Nigeria’s real Gross Domestic Product (GDP) growth rate further declined to 3.86 percent in the first quarter of the year (Q1 2015) compared to 5.94 percent the previous quarter, according to the National Bureau of Statistics (NBS).
Also, the Consumer Price Index (CPI) which measures inflation rose further to 8.7 per cent in April compared to 8.5 percent in March.
However, the country’s GDP growth rate was lower by 2.25 percent points from the preceding quarter and by 1.98 per cent from the corresponding quarter of 2014.
According to the GDP first quarter report released yesterday by the statistical agency, Quarter on quarter, real GDP was lower by 11.57 per cent.
Nominal GDP in Q1 2015 was estimated at N21.04 trillion compared to N24.20 trillion in Q4 as well as N20.16 trillion in the corresponding quarter of 2014.
The NBS stated that relative to the preceding quarter value of N24.20 trillion, nominal growth was lower by 13.07 per cent.
It further noted that the depressed global oil prices, as well as challenges in supply in the country prevailed over the period under review as oil production stood at 2.18 million barrels per day (mbpd) in Q1 of 2015, remaining at the same level as it was in the preceding quarter, and 0.08mbpd lower than the 2.24mbpd recorded in Q1 of 2014.
It said oil sector contribution to GDP was negative at -8.15ercent, representing further decline of 1.55 percent from -6.60 per cent in Q1 2014.
“Nonetheless, quarter on quarter growth remained positive, at 3.08 per cent As a share of the economy, the Oil sector repre- sented 10.45 per cent of total real GDP, down 1.38 per cent points from the 11.83% recorded a year earlier, yet up 1.49 per cent from the 8.97 per cent recorded in Q4 of 2014,” it added.
However, it stated that growth in the non-oil sector was largely driven by the activities of trade, crop production, other services, construction and telecommunications.
The non-oil sector grew by 5.59 percent in real terms in Q1 2015, representing a decline of 2.62 per cent when compared to the 8.21 per cent recorded the previous year as well as a decline of 0.85 per cent from the value of 6.44 percent recorded the preceding quarter.
Meanwhile, the NBS attributed the 0.2 per cent increase in headline index to faster pace of increases in the food and core sub- indices.
Core inflation “increased at a faster pace for the fourth consecutive month.

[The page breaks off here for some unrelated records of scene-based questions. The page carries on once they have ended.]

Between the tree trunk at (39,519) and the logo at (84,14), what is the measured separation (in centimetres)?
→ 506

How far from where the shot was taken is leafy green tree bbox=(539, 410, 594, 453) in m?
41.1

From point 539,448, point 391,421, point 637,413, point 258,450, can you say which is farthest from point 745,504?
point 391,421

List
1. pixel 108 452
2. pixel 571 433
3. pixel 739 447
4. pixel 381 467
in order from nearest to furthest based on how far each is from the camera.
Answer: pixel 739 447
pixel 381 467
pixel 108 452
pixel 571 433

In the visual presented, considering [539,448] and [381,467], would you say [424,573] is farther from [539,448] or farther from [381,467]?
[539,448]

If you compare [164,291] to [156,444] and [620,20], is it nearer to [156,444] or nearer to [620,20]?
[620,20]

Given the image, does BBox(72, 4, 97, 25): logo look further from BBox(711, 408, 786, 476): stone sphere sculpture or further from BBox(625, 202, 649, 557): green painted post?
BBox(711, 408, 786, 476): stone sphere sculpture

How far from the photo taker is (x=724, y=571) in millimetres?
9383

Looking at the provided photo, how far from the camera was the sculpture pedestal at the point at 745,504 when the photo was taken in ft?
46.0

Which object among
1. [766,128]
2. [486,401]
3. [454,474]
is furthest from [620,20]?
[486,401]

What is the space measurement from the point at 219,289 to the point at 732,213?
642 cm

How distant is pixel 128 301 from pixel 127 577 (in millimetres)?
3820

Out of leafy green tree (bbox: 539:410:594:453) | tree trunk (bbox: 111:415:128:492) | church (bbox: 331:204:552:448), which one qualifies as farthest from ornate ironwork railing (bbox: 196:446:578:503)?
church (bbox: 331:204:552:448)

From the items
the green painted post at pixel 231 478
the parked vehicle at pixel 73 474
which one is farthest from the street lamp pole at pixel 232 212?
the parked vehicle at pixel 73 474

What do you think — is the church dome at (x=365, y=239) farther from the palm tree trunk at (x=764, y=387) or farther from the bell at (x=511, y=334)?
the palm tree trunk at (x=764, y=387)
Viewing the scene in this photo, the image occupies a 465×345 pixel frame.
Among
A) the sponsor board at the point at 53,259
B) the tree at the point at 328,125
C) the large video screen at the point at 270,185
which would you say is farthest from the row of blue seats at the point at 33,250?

Prices rose by 7.7 percent (year-on-year), up by 0.2 percentage points from 7.5 percent in March with the strongest increases recorded in the Clothing and Footwear, Furnishings and Household Equipment Maintenance; and Restaurants and Hotels Divisions.”
It said:”On a month-on-month basis, the highest price increases were recorded in the potatoes, yam and other tubers, oils and fats and bread and cereal groups. The average annual rate of change of the food sub-index for the twelve-month period ending in April 2015 over the previous twelve month average was 9.5 percent. The twelve month rate of change has held steady for eleven consecutive months.”